[Date Prev][Date Next][Thread Prev][Thread Next][Date Index][Thread Index]

[Condor-users] "create_tcp_port(): bind() failed" for standard universe jobs



Hi,

One of our users is seeing some of his migrating standard universe jobs (Linux, Condor v7.6.6) fail to restart with:

001 (12814.129.000) 04/29 14:59:01 Job executing on host: <xxx.xxx.xxx.xxx:9210>
...
007 (12814.129.000) 04/29 14:59:01 Shadow exception!
        create_tcp_port(): bind() failed: 98(Address already in use)
        125  -  Run Bytes Sent By Job
        6501894  -  Run Bytes Received By Job

The execute hosts we see this failing on are a mixture of distros, including Ubuntu 10.04, Debian 6.0, and SLES 10. I've come across one related thread in the Condor-users mailing list (begins at https://lists.cs.wisc.edu/archive/condor-users/2011-January/msg00037.shtml), but since the majority of Condor installations on these execute hosts has been via tar balls then I don't think that what's in that thread is relevant.

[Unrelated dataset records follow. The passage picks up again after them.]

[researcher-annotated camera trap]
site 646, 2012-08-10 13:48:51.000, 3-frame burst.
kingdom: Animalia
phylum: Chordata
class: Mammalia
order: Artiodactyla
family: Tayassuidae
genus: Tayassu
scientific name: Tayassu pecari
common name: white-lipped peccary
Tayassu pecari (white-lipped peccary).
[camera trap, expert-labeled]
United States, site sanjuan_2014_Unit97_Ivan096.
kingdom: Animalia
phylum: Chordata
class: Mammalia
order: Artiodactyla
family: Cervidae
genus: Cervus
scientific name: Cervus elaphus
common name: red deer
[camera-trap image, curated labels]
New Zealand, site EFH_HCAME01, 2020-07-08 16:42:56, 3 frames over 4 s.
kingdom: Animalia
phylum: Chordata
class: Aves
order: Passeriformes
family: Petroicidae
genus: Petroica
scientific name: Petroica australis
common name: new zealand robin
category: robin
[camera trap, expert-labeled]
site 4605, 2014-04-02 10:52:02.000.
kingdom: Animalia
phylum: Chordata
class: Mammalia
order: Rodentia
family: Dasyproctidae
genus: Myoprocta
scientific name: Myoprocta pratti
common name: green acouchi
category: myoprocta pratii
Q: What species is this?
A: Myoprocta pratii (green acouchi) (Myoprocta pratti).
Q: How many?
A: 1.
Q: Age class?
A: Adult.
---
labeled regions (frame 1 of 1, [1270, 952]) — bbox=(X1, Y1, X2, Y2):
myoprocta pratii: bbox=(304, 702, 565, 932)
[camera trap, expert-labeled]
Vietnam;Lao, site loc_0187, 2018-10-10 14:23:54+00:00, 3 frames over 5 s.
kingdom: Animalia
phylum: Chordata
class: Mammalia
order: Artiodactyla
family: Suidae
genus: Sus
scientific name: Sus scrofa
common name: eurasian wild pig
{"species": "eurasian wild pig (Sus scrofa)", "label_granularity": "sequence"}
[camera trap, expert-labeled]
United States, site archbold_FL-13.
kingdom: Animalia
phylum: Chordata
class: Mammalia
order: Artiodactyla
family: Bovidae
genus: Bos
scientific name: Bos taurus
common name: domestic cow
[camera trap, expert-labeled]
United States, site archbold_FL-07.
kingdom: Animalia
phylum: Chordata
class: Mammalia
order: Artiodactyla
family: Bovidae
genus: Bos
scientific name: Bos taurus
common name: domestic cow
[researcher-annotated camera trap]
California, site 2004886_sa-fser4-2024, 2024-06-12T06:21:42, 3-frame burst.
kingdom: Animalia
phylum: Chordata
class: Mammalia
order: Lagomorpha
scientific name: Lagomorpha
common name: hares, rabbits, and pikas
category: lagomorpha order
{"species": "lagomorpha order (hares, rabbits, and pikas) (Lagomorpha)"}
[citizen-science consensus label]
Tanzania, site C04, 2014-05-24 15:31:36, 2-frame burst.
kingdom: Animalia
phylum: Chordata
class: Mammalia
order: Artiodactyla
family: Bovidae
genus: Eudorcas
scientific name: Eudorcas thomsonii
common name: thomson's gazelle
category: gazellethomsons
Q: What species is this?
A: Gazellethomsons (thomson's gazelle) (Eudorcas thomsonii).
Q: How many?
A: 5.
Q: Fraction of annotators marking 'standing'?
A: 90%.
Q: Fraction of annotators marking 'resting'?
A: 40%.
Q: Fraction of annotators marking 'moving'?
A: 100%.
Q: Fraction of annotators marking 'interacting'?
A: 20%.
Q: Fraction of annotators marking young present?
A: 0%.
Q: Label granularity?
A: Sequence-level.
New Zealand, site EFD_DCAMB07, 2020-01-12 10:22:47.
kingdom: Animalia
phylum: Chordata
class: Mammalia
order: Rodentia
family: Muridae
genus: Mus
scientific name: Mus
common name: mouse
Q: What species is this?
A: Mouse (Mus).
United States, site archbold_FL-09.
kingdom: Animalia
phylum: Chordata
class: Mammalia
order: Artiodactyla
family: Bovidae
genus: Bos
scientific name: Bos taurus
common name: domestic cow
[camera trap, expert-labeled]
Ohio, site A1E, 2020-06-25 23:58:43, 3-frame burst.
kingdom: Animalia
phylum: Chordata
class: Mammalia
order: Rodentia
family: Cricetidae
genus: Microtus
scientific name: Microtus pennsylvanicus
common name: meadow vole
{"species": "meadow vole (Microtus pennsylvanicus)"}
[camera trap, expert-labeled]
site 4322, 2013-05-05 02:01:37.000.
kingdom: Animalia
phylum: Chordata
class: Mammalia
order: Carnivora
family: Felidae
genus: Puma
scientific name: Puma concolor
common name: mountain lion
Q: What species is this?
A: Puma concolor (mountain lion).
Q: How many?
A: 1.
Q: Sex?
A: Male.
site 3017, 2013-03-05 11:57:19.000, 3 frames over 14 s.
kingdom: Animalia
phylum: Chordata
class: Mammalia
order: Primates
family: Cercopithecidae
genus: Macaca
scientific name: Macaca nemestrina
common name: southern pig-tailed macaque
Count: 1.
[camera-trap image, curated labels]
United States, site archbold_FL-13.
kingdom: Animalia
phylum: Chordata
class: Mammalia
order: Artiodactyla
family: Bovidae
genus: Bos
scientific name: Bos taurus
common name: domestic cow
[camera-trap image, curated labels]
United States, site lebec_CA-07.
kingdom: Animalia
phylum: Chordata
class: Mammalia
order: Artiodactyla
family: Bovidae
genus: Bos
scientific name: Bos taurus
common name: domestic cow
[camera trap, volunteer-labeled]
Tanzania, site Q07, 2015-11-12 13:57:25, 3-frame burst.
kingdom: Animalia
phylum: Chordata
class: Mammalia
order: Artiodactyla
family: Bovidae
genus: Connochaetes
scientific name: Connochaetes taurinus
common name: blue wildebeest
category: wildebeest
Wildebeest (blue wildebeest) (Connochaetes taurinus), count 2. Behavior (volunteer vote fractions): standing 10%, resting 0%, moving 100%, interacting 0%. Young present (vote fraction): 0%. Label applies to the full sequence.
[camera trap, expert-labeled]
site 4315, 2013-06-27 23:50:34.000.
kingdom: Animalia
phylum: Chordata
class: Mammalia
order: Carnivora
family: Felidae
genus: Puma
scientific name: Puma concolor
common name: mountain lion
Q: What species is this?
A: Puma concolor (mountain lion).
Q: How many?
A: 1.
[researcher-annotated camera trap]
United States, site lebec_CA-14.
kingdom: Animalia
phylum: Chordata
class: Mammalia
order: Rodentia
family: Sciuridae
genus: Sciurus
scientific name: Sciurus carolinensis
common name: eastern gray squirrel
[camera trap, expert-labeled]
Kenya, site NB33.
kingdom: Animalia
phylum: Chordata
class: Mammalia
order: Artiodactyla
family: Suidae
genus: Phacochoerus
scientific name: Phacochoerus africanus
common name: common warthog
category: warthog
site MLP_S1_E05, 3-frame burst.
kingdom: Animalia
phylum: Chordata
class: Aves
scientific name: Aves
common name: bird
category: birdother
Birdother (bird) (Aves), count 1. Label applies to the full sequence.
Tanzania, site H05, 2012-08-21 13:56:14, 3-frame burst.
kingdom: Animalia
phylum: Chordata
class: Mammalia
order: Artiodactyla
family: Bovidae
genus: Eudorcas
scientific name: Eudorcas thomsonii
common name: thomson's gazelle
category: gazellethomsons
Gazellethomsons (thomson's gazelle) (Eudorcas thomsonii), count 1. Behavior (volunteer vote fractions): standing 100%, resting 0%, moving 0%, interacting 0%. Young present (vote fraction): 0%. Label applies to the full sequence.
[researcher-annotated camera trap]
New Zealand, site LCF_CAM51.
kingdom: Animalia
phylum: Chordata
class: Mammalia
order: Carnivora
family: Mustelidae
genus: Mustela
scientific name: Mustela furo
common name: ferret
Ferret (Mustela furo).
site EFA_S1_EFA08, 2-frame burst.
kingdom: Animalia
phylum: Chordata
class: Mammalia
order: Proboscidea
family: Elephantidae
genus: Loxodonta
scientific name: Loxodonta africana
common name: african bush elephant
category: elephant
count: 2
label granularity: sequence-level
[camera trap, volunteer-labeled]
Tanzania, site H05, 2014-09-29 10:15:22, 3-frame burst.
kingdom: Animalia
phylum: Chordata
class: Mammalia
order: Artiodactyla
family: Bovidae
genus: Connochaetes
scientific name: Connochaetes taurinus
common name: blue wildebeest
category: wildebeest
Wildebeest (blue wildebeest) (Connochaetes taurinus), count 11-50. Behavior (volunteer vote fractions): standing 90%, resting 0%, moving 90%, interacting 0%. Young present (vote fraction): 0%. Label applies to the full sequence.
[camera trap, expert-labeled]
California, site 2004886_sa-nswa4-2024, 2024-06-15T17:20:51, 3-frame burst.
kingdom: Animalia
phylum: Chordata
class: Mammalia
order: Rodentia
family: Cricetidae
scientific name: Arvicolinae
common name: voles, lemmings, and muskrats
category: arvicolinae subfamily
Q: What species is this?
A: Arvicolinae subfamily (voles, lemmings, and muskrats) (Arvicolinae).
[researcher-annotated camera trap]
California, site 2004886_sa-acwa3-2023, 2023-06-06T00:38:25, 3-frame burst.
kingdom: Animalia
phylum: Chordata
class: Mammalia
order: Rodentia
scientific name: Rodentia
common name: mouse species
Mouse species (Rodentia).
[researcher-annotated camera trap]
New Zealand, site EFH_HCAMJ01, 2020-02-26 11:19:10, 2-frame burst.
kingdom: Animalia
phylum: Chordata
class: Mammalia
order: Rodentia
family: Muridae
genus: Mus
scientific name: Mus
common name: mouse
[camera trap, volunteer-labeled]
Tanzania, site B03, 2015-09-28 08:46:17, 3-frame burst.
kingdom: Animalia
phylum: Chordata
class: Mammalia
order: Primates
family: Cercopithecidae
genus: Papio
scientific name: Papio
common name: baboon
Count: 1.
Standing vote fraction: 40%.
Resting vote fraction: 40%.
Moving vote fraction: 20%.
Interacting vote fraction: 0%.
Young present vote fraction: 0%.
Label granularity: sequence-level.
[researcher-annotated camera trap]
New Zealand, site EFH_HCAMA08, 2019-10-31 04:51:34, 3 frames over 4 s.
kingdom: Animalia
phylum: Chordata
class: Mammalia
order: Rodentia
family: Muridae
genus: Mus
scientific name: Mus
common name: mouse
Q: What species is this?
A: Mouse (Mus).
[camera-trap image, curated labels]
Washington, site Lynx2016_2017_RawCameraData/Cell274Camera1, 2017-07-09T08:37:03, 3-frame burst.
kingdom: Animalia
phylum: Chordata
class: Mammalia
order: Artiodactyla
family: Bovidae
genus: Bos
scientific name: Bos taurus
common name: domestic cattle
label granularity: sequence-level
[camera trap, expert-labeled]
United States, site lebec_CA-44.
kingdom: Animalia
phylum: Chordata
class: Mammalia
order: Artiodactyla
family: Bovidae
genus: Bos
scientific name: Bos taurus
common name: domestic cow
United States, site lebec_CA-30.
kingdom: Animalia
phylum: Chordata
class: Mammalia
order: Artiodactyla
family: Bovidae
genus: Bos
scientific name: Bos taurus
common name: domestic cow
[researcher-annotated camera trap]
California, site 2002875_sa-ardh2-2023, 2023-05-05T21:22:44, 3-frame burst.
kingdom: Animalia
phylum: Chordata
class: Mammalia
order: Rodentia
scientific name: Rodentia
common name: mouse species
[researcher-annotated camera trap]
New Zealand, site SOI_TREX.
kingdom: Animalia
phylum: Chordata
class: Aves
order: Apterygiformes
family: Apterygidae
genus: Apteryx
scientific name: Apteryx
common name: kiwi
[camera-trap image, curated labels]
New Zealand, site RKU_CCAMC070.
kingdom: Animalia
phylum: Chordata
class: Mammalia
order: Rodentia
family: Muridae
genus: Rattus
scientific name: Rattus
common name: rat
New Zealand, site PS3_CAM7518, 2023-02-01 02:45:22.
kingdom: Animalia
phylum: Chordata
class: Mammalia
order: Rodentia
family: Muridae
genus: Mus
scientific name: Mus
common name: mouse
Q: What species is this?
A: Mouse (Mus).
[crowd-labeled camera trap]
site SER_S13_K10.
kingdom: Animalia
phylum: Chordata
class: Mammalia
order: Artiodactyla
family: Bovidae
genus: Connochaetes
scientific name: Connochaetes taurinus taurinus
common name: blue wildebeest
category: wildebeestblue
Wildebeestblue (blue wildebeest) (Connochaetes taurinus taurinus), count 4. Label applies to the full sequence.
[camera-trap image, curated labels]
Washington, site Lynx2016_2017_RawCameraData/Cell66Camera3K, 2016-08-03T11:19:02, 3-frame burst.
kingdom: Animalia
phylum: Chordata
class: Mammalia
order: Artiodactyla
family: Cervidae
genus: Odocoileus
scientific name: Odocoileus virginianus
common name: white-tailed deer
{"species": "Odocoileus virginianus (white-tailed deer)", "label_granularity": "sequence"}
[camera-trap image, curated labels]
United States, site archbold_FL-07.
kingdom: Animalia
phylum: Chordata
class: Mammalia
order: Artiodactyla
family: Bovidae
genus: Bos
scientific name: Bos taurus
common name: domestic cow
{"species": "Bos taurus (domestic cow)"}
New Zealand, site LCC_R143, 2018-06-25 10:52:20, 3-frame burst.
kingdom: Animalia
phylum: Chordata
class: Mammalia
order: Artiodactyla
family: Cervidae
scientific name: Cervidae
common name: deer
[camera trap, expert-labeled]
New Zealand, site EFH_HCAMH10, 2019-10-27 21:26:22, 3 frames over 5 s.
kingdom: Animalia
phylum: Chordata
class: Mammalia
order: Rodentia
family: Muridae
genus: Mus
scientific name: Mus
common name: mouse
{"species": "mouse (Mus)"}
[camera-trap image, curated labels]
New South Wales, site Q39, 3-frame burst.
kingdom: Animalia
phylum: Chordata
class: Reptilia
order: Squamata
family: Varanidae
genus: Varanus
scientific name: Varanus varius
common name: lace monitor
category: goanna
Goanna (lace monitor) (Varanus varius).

Can anyone shed light as to what this bind failure is alluding to? Is it a case that the machine has run out of ephemeral ports for the job (unlikely, as many machines don't define a port range), or is the standard universe functionality really trying to bind to a specific port that's already in use? (I thought that the latter couldn't be the case as the standard universe abstracted away specific port usage).

Any hints to the underlying cause of this issue would be gratefully received.

Ta,
Mark